В рамках XIII конгресса были проведены два практико-ориентированных симпозиума: «Psychophysiology of ocular phenomena» («Психофизиология зрачковых феноменов») и «Deception detection in the 21st century» («Детекция лжи в XXI веке»). В докладе J.A. Stern (2006, США) представлены данные о влиянии факторов эмоционального и когнитивного характера (мотивация, антиципация, аффект) на свойства тонических и фазических реакций зрачка. В работе J. Tecce (2006, США) предложена и экспериментально обоснована двухфакторная модель механизмов частоты миганий глаз. Согласно этой модели, частота миганий (1) уменьшается при положительных (эйфория, релаксация) и увеличивается при отрицательных (тревога, страх; «hedonic arousal») эмоциях и эмоциональных состояниях; (2) уменьшается при сфокусированном и увеличивается при распределенном внимании. G. Ganis и S.M. Kosslyn (2006, США) провели фМРТ-исследование активности мозга в ситуациях, когда человек лжет и когда говорит правду. Оказалось, что различные типы лжи («ложь о себе», «ложь о других», «ложь о прошлом или будущем») сопровождаются разными, но частично перекрывающимися паттернами активности мозга. При этом все паттерны активности «лгущего мозга» в совокупности резко отличаются от паттерна активности «мозга, говорящего правду». Новое направление в детекции скрываемых знаний, опирающееся на регистрацию вызванных потенциалов мозга, было представлено на съезде работой пионера в этой области — J. Rosenfeld (2006,

27

США). Автором были изложены технологии использования волны Р300 когнитивных ВП в детекторах лжи нового поколения (процедуры обследования, анализ данных, выявление «тайных» попыток со стороны обследуемого искусственно противостоять детектору лжи). Эффективность детекции лжи с использованием метода вызванных потенциалов достигает 85—100%, что с учетом низкого числа «позитивных ошибок» (ложных обвинений) и высокой устойчивости к контрмерам со стороны обследуемого делает эти технологии очень перспективными и притягательными для практиков.

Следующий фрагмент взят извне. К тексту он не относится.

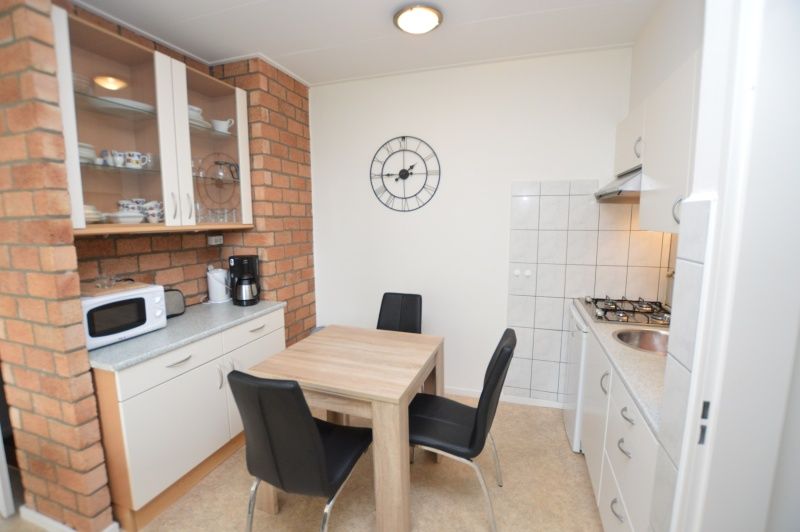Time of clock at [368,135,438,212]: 1:45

2.4. Методологические проблемы

современной психофизиологии

В программе XIII конгресса доминировали экспериментальные работы. И только два выступления российских ученых в рамках симпозиума «Human—Neuron—Model» были прямо посвящены методологическим основаниям современной психофизиологии. Это доклад Е.Н. Соколова с изложением основ подхода «человек—нейрон—модель» и векторной психофизиологии (Sokolov, 2006) и доклад А.К. Крылова и Ю.И. Александрова о системно-функциональной и рефлекторной парадигмах в психофизиологии (Krylov, Alexandrov, 2006). Однако такое распределение приоритетов на конгрессе никоим образом не отражает реального высокого накала «методологических страстей» вокруг темы «мозг и психика» в современной психофизиологии и нейронауках. Ниже приводится краткое изложение сути наиболее значимых, на мой взгляд, дискуссий, разгорающихся на стыке психологии и естествознания.

2.4.1. Живые и неживые системы: два вида материи — два вида законов? В психофизиологии и нейробиологии утвердилось мнение, что свойства высокоразвитых живых систем не сводятся к физико-химическим свойствам системообразующих элементов. А как организованы системы в неживой природе? В каких отношениях находятся свойства неживых систем со свойствами образующих их элементов? Можно ли говорить о принципиальном сходстве (или различии) между живыми и неживыми системами и в каких пределах? Эти и ассоциативно связанные с ними другие вопросы активно обсуждаются в настоящее время представителями, прежде всего, естествознания — химиками, физиками, биологами и математиками.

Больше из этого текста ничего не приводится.